# Overhyped Games That Didn't Meet Your Expectations



## thinkingaboutlife (Jul 30, 2013)

What are some games that was hyped up or games you were excited for but when you played them you were disappointed and it didn't leave up to the hype you set up or the hype the gaming media has set up?


----------



## Linkofone (Jul 30, 2013)

Duke Nukem Forever


----------



## dream (Jul 30, 2013)

Battlefield 3, it fell short of how awesome Battlefield 2 and BF 2142 were.   

Skyrim was another game that disappointed.  While it was better than Oblivion I felt that it was lacking in many ways when compared to Morrowind.


----------



## Zen-aku (Jul 30, 2013)

The Uncharted Series, Not bad but ehhhh.


----------



## Malvingt2 (Jul 30, 2013)

Zen-aku said:


> The Uncharted Series, Not bad but ehhhh.



I agree, good games but not masterpieces or great... People tend to overrated this series. No idea why 

Also I am going to add Resident Evil 6.. that game was so overhyped lol... piece of garbage...


----------



## martryn (Jul 30, 2013)

Bioshock Infinite.  It wasn't the game that they seemed to be marketing, and I thought that the plot twist was kinda obvious about 1/4 of the way through the game.  Some of the mechanics that I was looking forward to were either mishandled or absent in the final product, and the end battle didn't even feel like the end battle, with the game ending incredibly anti-climatically and without the major boss battle that we were led to believe was slowly building to a climax throughout the game play experience.


----------



## Magic (Jul 30, 2013)

Aliens colonial marines


martryn said:


> Bioshock Infinite.  It wasn't the game that they  seemed to be marketing, and I thought that the plot twist was kinda  obvious about 1/4 of the way through the game.  Some of the mechanics  that I was looking forward to were either mishandled or absent in the  final product, and the end battle didn't even feel like the end battle,  with the game ending incredibly anti-climatically and without the major  boss battle that we were led to believe was slowly building to a climax  throughout the game play experience.



yeah I vvas expecting a boss battle vvith the bird, never got it


----------



## Reyes (Jul 30, 2013)

Persona 3 for me.


----------



## Kagekatsu (Jul 30, 2013)

Mass Effect 3. I still liked it, but there were a lot of times I felt it fell short compared to the other two games, and not just the ending.

-Many of your squad from ME2 being shunted to periphery side characters, (Though Citadel did fix that somewhat)

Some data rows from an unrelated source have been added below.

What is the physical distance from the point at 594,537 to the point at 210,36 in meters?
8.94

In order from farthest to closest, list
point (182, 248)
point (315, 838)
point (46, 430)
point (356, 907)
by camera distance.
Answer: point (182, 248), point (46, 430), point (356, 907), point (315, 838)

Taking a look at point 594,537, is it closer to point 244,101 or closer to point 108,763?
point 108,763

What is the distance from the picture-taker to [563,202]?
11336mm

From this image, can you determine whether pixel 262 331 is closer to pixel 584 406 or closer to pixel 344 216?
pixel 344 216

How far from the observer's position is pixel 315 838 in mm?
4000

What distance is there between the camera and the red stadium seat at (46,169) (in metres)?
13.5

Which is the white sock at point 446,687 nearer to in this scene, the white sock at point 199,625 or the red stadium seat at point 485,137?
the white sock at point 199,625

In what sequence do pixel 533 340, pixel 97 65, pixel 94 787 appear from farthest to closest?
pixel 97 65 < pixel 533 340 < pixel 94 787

-Plot inconsistencies (Why did the Reapers wait until the end of the game to capture the Citadel)

-Lots of railroading

-Cerberus being shoehorned from morally ambiguous to cartoonish Saturday morning villains

-Liara being a writer's pet

-Having the best character in the game be Day-1 DLC


----------



## Zen-aku (Jul 30, 2013)

Kagekatsu said:


> -Plot inconsistencies (Why did the Reapers wait until the end of the game to capture the Citadel)


 They didn't know about the Crucible till The Illusive man told them, and that he told them the Citadel was the key.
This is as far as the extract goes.